Exercices à réaliser:
**A.** D'après l'entretien sur la série, quels réalisateurs prennent parfois la place derrière la caméra ?
**B.** Reproduisez tout le passage de l'entretien sur la série, de « ET : Au-delà » jusqu'à « ça qui l’anime. ».

Extrait du texte:
= = = =

ON : Ce n’est pas une ode à la psychanalyse, en effet, notamment puisqu’on voit que Dayan ne va pas très bien. Ce n’est pas une défense de la psy, mais c’est une défense de l’écoute qu’elle permet. C’est une façon de remettre la parole au premier plan, de redonner de la valeur à la parole dans un cadre précis, à une époque où on voit souvent toutes les paroles se valoir entre elles – ce qui provoque hélas l’émergence de la post-vérité et des théories complotistes. Dans la thérapie, tout ne se vaut pas, les mots comptent, et ils sont écoutés à leur juste valeur. Et cette qualité d’écoute, bah… ça coûte.

ET : Au-delà du calembour, quand on dit que l’écoute ça coûte, on veut dire que le processus d’écoute est long, qu’il est dur, mais qu’à la fin c’est ça qui fait respirer. C’est aussi pour ça qu’il y a ce rythme particulier qui, on l’espère, va permettre aux gens de respirer. Peut-être que la crise du covid a joué en notre faveur sur ce plan-là,  nous a recentrés, nous a poussés à nous écouter, à nous remettre en question. Et ça tombe bien puisque c’est tout ça qui nous intéresse dans la série, et que c’est ça qui l’anime.

Vous pilotez la série en termes de réalisation mais vous n’êtes pas derrière la caméra à chaque épisode : vous cédez parfois la place à Mathieu Vadepied, Pierre Salvadori et Nicolas Pariser.

= = = =

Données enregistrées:
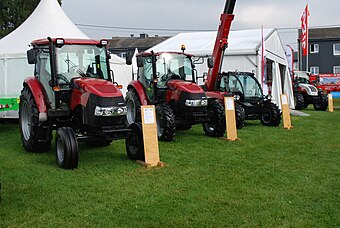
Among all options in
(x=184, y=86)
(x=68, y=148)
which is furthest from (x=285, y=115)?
(x=68, y=148)

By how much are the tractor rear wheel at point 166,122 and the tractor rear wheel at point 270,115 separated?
192 inches

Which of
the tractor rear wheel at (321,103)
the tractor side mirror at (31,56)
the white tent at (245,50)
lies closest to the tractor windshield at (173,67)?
the tractor side mirror at (31,56)

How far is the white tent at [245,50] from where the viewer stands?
17234mm

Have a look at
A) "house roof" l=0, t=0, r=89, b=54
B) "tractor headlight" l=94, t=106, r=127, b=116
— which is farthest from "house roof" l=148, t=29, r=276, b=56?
"tractor headlight" l=94, t=106, r=127, b=116

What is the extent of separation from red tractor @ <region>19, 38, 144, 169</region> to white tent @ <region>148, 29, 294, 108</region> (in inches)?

= = = =

Corrigé des exercices:
**A.** Mathieu Vadepied, Pierre Salvadori et Nicolas Pariser.

**B.**
ET : Au-delà du calembour, quand on dit que l’écoute ça coûte, on veut dire que le processus d’écoute est long, qu’il est dur, mais qu’à la fin c’est ça qui fait respirer. C’est aussi pour ça qu’il y a ce rythme particulier qui, on l’espère, va permettre aux gens de respirer. Peut-être que la crise du covid a joué en notre faveur sur ce plan-là,  nous a recentrés, nous a poussés à nous écouter, à nous remettre en question. Et ça tombe bien puisque c’est tout ça qui nous intéresse dans la série, et que c’est ça qui l’anime.